Most Chinese festivals are tied to a particular food, and the Dragon Boat Festival is no exception.
A very popular dish during the Dragon Boat Festival is zongzi. This tasty dish consists of rice dumplings with meat, peanuts, egg yolks or other fillings wrapped in reed leaves. The tradition of zongzi is meant to remind us of village fishermen scattering rice across the water of the Miluo River in order to appease the river dragons and fish so that they would not devour Qu Yuan.
It is said that you will be lucky in the coming year if you can balance an egg upright during the Dragon Boat Festival. The egg balancing competition will be held at noon in many places.
Hanging auspicious leaves
The fifth lunar month is marked as a "poisonous" month in the Chinese farmer's calendar. This is because insects and pests are active during this summer month and people are more prone to catch infectious diseases.
During the Dragon Boat Festival, Chinese put mugwort leaves and calamus on the doors or windows to repel insects, flies, fleas and moths from the house. Those leaves have curative properties and can prevent an epidemic.
Wearing scented sachets
On the Dragon Boat Festival, children normally wear scented sachets threaded with five-color silk string to ward off evil. A scented sachet is an ornament worn on the front of the dress. The sweet-smelling sachet contains cinnabar, realgar and aromatic herbs.
It is usually wrapped in a silk cloth and sometimes embroidered with exquisite patterns. Multicolor silk threads are attached to the sachet as decorative tassels. In some areas of China, a scented sachet is also used as a token between young lovers.
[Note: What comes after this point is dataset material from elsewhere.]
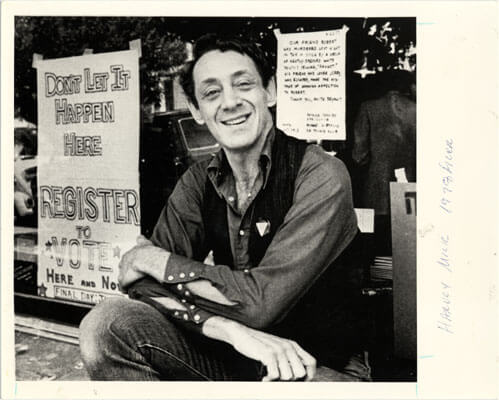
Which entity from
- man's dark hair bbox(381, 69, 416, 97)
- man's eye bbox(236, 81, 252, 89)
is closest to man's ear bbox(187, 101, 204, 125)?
man's eye bbox(236, 81, 252, 89)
Hanging an image of Zhong Kui
Zhong Kui is a famous exorcist. His picture, a fierce-looking male brandishing a magic sword, is hung in Chinese houses in order to scare away evil spirits and demons, especially during the Dragon Boat Festival.
Tying five-color silk string
According to folklore, tying five-color silk string around wrists, ankles and the neck protects children from evil. Five-color string holds a special significance in China, as it is thought to contain magical and healing properties. Children are not permitted to speak while their parents tie the five-color string for them, nor are they allowed to remove it until the specified time. Only after the first summer rainfall can the children throw the string into the river. This is thought to protect children from the plague and other diseases.
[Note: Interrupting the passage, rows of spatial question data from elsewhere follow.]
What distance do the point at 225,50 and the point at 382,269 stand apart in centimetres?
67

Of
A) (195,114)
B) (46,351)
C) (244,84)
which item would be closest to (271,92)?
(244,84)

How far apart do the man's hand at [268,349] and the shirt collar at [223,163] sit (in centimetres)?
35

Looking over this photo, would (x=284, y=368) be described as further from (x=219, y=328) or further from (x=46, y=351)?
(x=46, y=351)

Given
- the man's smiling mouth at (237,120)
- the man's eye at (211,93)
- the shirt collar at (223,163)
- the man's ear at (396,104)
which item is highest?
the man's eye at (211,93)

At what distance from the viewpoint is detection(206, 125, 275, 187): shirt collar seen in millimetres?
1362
Driving away the five poisonous pests
According to Chinese custom, the "double fifth" is the hottest day of the month, when all the poisonous vapors are in the air, so every attempt is made to harmonize yin and yang so that danger and disease can be avoided.
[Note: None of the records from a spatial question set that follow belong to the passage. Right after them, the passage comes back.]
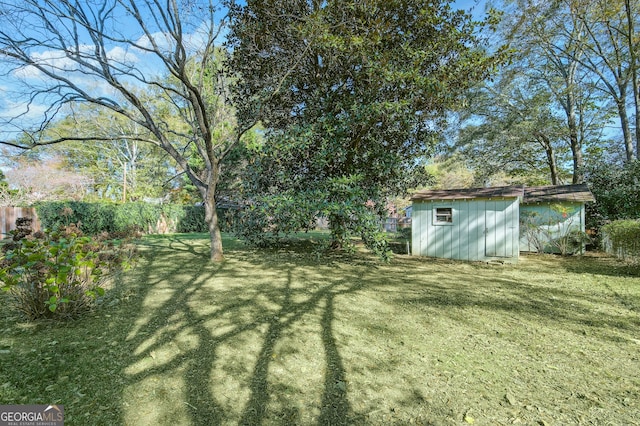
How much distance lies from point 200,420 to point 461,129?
1505 centimetres

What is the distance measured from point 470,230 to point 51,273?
843 cm

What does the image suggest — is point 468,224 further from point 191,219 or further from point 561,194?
point 191,219

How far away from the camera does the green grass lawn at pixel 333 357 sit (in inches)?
72.6

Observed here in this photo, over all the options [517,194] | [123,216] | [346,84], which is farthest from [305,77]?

It is believed that five kinds of poisonous pests would harm children's health, including a snake, centipede, scorpion, lizard, toad and sometimes spider. People will cut colorful silk into patterns of these five pests or paint them on red paper, and then paste the silk or red paper on the doors or walls of the bedroom, each impaled by a needle.
The five pests are also often embroidered on clothing, stamped on cakes, engraved on accessories and used for decorations. They are believed to have the power to drive away all pests and pestilence.